- RECORDS TO PROCESS:
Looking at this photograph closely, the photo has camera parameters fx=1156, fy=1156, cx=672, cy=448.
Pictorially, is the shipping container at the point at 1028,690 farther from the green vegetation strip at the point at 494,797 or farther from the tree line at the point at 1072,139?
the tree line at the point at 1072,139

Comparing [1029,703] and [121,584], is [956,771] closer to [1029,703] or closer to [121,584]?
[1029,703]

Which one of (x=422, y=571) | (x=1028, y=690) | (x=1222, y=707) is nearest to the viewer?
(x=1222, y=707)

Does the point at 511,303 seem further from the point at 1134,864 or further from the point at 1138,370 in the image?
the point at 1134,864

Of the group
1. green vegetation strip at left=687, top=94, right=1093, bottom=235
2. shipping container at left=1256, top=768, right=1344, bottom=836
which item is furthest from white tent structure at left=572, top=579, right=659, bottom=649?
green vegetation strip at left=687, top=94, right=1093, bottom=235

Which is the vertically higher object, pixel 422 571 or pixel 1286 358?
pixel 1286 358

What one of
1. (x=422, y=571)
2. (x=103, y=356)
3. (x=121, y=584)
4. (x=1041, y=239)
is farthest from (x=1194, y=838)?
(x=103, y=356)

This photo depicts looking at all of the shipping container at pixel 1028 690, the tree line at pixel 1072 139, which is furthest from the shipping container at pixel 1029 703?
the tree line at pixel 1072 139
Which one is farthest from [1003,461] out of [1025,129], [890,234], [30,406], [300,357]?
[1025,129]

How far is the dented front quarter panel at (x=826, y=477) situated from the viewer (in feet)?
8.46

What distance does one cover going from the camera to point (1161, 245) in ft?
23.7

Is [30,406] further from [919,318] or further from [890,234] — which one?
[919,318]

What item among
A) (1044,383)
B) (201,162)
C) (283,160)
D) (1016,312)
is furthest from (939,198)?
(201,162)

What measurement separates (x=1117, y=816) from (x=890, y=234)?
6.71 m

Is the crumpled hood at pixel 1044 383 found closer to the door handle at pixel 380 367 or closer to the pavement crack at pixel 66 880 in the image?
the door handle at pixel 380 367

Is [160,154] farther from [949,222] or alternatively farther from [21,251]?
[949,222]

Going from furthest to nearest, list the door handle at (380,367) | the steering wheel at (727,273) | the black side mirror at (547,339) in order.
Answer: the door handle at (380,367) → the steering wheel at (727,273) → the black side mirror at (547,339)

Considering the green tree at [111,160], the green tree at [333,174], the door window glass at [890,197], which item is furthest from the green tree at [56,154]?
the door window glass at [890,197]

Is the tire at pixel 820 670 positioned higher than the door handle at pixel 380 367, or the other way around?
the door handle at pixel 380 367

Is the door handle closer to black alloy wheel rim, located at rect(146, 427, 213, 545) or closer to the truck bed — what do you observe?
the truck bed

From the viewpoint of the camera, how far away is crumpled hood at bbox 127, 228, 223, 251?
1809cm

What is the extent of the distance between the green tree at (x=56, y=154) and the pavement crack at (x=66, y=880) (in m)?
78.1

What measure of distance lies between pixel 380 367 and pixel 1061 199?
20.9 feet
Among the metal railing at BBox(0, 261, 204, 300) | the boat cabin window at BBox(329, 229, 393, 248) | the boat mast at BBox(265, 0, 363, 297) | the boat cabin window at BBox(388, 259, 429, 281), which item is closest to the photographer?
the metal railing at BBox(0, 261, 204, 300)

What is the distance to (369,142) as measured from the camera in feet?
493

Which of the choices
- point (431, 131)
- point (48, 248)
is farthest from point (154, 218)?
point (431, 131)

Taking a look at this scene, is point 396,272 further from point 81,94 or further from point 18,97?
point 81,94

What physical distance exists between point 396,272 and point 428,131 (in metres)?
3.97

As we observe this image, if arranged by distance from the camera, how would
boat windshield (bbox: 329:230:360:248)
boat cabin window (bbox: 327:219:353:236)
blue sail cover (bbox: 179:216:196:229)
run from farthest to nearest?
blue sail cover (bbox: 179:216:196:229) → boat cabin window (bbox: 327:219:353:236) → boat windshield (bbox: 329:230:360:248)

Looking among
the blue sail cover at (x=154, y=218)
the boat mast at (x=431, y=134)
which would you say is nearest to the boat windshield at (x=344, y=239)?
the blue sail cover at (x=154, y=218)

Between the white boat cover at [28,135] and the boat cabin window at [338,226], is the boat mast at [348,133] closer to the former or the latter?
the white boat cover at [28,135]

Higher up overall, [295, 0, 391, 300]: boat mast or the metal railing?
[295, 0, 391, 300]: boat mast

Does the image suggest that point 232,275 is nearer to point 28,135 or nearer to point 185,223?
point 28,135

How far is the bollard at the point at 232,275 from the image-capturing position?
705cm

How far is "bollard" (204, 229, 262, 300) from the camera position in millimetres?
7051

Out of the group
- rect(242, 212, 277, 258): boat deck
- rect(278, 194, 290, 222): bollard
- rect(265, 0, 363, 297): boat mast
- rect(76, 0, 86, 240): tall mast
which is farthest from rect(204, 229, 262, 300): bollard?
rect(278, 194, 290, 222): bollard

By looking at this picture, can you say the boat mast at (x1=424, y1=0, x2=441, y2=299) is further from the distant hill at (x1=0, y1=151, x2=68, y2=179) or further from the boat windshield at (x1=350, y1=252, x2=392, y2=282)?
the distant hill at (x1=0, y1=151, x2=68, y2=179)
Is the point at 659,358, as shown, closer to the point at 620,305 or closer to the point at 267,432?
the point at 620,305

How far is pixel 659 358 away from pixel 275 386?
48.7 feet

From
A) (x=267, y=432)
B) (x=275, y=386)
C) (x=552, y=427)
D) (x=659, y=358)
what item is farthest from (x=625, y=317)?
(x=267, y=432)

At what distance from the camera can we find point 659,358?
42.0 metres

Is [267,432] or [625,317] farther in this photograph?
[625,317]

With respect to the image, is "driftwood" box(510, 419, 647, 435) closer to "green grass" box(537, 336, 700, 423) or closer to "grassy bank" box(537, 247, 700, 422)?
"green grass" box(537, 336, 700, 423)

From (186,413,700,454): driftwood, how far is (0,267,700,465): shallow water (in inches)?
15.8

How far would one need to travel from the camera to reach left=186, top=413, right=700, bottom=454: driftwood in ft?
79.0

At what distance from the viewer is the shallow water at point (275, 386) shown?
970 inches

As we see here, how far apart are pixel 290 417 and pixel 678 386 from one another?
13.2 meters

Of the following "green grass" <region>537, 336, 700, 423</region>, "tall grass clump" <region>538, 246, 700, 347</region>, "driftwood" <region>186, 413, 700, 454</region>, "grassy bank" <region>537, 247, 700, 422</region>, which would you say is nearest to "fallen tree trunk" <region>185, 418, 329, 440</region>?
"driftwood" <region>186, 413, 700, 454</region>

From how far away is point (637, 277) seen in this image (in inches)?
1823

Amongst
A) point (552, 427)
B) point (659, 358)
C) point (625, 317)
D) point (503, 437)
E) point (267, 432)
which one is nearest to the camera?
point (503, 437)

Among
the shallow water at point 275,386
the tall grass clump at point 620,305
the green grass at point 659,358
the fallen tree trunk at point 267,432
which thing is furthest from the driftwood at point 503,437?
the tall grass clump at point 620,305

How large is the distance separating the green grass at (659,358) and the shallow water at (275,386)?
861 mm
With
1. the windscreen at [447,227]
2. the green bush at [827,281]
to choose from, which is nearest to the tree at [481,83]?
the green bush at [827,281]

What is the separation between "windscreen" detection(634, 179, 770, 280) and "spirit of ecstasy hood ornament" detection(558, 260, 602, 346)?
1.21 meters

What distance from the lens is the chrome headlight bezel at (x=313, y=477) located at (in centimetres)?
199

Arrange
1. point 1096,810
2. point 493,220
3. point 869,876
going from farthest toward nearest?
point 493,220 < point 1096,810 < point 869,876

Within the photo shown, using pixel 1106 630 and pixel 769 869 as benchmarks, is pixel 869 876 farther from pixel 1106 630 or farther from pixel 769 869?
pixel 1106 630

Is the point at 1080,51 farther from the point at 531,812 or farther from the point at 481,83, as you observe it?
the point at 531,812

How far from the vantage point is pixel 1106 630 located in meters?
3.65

- TASK INSTRUCTIONS:
Please write out, word for word, the lines of the data from the one containing "Within the photo" through the final line, including both.

- FULL RESPONSE:
Within the photo shown, using pixel 1106 630 and pixel 769 869 as benchmarks, is pixel 869 876 farther from pixel 1106 630 or farther from pixel 769 869?
pixel 1106 630

Is the point at 1080,51 farther from the point at 531,812 or farther from the point at 481,83, as you observe it?
the point at 531,812

How far from the vantage point is pixel 1106 630 located in meters?
3.65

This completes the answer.